▶ Extract to read
>>>
# 11/30 deer



## Wilddav (Apr 22, 2008)

Got this big boy Tuesday Afternoon.. Thanks to all the guys i was hunting with on the Tracking..


----------



## fireline (Jun 14, 2007)

What a Massive Buck, Congratulations, What county and gun used.


----------



## Shad Rap (Nov 10, 2010)

Awesome buck!!!..great mass to it...the game cam pic doesn't do it justice.


----------



## the weav (Mar 22, 2007)

Legit brow tines.
Great deer


----------



## Smitty82 (Mar 13, 2011)

DAAANG! Awesome Buck! Congrats!


----------



## ironman172 (Apr 12, 2009)

Would love that on my wall.... congrats


----------



## ranger487 (Apr 5, 2005)

Incredible deer congrats


----------



## EyeGottem (Sep 20, 2014)

That’s a Beast … congratulations!!


----------



## bridgeman (Aug 26, 2010)

I call one that big a puke bucket deer. That's an outstanding buck. Congrats


----------



## ya13ya03 (Sep 21, 2010)

Congrats. That's one heavy duty buck.


----------



## dugworm (May 23, 2008)

Nice. County?


----------



## Muddy (May 7, 2017)

Nice deer, congrats.


----------



## CFIden (Oct 9, 2014)

Wow. I'd be smiling too! What mass. Let us know what he scores. Congrats.
<<<
▶ Exercise instructions
- 1) Lift the stretch of the deer thread from "What a Massive" through "do it justice." word for word.
- 2) According to the deer thread, when did Wilddav get the buck?

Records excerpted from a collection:
>>>
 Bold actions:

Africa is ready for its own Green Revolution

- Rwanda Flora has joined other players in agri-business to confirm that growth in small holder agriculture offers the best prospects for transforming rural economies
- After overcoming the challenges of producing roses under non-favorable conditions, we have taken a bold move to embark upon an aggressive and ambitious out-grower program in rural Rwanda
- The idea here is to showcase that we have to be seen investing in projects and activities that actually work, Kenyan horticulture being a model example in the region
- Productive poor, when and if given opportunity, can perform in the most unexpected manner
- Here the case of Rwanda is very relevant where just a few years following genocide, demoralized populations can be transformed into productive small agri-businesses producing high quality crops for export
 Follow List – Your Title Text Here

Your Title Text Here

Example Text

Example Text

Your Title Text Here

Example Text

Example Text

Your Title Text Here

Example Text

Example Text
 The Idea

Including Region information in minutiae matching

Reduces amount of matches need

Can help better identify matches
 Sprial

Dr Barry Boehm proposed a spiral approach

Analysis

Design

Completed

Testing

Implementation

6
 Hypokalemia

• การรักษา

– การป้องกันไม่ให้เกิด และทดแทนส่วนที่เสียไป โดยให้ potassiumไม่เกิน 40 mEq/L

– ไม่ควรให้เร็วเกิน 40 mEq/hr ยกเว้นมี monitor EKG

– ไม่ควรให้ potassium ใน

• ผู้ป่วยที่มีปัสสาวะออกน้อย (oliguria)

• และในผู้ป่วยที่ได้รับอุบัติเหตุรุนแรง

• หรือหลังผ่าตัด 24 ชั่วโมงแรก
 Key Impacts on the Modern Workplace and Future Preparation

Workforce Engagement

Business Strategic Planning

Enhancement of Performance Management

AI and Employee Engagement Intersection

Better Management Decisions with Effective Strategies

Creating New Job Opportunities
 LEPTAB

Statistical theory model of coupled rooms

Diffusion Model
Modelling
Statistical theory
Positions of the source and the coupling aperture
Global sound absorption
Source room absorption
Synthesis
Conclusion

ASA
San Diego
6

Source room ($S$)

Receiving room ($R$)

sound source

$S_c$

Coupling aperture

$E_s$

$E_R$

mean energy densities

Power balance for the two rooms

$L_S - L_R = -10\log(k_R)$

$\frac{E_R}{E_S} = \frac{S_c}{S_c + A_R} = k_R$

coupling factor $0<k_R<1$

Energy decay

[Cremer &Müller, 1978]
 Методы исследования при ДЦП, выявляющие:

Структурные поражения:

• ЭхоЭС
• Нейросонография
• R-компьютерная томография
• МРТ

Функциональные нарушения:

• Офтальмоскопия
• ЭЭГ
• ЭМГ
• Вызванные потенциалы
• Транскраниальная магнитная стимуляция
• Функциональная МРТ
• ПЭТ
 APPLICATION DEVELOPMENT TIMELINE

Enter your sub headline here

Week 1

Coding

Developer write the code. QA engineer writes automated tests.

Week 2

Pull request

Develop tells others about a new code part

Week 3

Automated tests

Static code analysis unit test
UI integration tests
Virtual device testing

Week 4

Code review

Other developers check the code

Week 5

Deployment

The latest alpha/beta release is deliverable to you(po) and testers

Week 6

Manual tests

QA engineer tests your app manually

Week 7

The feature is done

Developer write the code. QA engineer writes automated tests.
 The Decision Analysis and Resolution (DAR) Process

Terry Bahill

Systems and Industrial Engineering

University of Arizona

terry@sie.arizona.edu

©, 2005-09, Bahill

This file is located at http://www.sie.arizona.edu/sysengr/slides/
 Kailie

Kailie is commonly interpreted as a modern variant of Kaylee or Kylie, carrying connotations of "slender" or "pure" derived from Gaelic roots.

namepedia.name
<<<
▶ Task results
- 1)
What a Massive Buck, Congratulations, What county and gun used.


----------



## Shad Rap (Nov 10, 2010)

Awesome buck!!!..great mass to it...the game cam pic doesn't do it justice.

- 2) Tuesday afternoon.